第7章 # 4 BREAK THROUGH




「深入りはしない。お前が言ったんだぞ」


お風呂から出て、ドアに手を伸ばした時、ナインの声が聞こえ、手を引っ込めた。


「分かってるよ。深入りはしないって。でもさ…」
「何だ?」
「家出、したみたいなんだよね。もし補導とかされて俺らのこと話されたりしたら、困るじゃん」
「それで?」
「だからさ…。

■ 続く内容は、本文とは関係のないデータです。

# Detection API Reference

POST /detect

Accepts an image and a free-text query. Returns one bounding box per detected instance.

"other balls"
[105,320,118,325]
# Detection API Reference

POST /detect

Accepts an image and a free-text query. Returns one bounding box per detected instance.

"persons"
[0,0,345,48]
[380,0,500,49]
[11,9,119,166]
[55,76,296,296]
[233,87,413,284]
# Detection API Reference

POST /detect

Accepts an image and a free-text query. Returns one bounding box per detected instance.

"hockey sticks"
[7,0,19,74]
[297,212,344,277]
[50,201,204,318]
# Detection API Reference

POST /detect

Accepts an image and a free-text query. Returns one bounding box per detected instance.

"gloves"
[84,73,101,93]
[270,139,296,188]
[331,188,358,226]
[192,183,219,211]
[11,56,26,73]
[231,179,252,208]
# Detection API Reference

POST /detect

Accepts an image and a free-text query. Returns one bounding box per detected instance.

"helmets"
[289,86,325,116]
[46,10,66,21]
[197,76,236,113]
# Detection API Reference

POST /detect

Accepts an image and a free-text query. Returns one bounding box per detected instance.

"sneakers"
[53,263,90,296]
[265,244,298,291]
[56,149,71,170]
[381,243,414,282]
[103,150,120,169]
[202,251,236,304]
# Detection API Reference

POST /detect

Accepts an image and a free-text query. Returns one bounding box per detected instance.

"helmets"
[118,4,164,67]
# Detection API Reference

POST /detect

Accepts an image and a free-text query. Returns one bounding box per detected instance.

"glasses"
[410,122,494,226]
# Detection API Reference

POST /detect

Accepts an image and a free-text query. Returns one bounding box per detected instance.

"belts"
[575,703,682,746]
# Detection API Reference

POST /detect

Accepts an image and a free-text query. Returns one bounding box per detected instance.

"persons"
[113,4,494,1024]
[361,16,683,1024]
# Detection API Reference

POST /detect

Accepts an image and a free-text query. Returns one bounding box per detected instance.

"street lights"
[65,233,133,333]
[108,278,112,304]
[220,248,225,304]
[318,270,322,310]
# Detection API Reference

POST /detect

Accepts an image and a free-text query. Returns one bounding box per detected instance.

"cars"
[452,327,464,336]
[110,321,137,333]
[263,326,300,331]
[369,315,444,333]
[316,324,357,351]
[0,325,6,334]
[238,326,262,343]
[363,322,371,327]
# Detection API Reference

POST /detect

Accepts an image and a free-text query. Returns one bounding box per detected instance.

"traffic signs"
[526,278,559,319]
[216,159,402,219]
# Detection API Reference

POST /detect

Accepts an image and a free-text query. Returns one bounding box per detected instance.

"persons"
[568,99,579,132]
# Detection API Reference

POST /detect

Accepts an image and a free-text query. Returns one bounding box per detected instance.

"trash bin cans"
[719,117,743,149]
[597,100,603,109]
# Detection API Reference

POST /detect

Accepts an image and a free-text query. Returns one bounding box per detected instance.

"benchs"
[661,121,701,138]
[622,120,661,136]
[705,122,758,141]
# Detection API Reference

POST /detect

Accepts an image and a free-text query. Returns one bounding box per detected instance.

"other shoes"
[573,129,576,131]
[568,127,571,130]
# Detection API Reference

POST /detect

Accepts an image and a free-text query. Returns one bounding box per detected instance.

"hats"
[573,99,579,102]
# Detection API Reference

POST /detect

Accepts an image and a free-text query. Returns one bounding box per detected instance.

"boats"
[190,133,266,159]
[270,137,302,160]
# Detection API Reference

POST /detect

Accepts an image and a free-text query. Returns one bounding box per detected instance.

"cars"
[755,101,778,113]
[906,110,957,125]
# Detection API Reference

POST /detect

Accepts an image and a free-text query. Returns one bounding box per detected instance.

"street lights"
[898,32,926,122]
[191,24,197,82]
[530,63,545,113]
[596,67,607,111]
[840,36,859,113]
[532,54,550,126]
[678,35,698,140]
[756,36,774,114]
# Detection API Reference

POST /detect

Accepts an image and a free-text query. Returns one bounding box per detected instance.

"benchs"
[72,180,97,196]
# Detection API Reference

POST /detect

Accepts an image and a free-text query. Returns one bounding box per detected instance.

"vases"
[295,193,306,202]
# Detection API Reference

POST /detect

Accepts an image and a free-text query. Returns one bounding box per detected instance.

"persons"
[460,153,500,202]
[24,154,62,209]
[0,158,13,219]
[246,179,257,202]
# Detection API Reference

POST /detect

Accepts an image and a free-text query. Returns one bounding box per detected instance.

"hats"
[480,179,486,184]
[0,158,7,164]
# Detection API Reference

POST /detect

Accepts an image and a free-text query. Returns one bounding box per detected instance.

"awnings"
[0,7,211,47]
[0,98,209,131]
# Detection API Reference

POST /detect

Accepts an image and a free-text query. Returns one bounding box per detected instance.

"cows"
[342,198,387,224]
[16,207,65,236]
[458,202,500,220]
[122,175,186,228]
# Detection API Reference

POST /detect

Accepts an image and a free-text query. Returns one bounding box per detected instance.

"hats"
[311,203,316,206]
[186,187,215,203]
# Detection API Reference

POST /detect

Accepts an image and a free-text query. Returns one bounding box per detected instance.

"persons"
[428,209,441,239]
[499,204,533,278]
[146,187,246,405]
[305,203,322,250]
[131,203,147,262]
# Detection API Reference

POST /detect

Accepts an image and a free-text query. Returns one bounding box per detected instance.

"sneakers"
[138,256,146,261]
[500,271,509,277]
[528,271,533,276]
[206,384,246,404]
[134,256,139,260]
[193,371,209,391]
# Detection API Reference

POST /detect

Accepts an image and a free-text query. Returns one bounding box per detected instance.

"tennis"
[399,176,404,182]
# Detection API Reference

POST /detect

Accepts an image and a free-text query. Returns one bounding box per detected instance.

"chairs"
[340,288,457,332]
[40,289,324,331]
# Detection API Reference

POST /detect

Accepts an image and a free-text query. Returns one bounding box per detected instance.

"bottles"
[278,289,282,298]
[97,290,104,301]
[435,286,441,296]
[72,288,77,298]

ちゃんと見張ってた方がいいと思うんだよね」
「…クイーンは、見捨てるべきだったな」


ツエルブの、ソレが深入りなんじゃないか。


「…馬鹿じゃないの…」


誰にも聞こえないほど、小さく、でも、そこに込めた感情は大きかった。


濡れたタオルを握りしめ、次の手を考える。

家出をしたリサちゃん
こんな時間に出ていたら確実に補導対象になる。
ナンバーを変えたバイク。
少しずつ、確実にズレていくナインとツエルブの気持ち。

"見張ってた方がいいと思う"
"クイーンは見捨てるべきだった"
その言葉の裏には、何が隠れてる?

「ッ…、」

耳鳴り。
頭痛。
吐き気。

トイレへ、逃げるように駆け込む。

「ゴホッ、ゴホッ、っはぁ、はぁ…っ…」

ただ少し、咳き込むだけで何も出てこない。

床に座り込み、項垂れる。

狭いトイレに1人。
私の呼吸しか聞こえない。
まるで、世界にひとりぼっちになってしまったかのように錯覚する。


「名前?」
「ナイン…」
「大丈夫か?開けるぞ」


キィ、と音を立ててゆっくりとドアが開く。


「話、聞いてただろ」


私の後ろにナインがしゃがみ込む。
バレてたみたいだ。


「たまたまだから…ごめん」
「そんなことわかってる。…やっぱり、お前の言う通りだよ。ツエルブが行った」
「うわ、馬鹿だねぇアイツも…」


振り向いてナインに笑顔を見せる。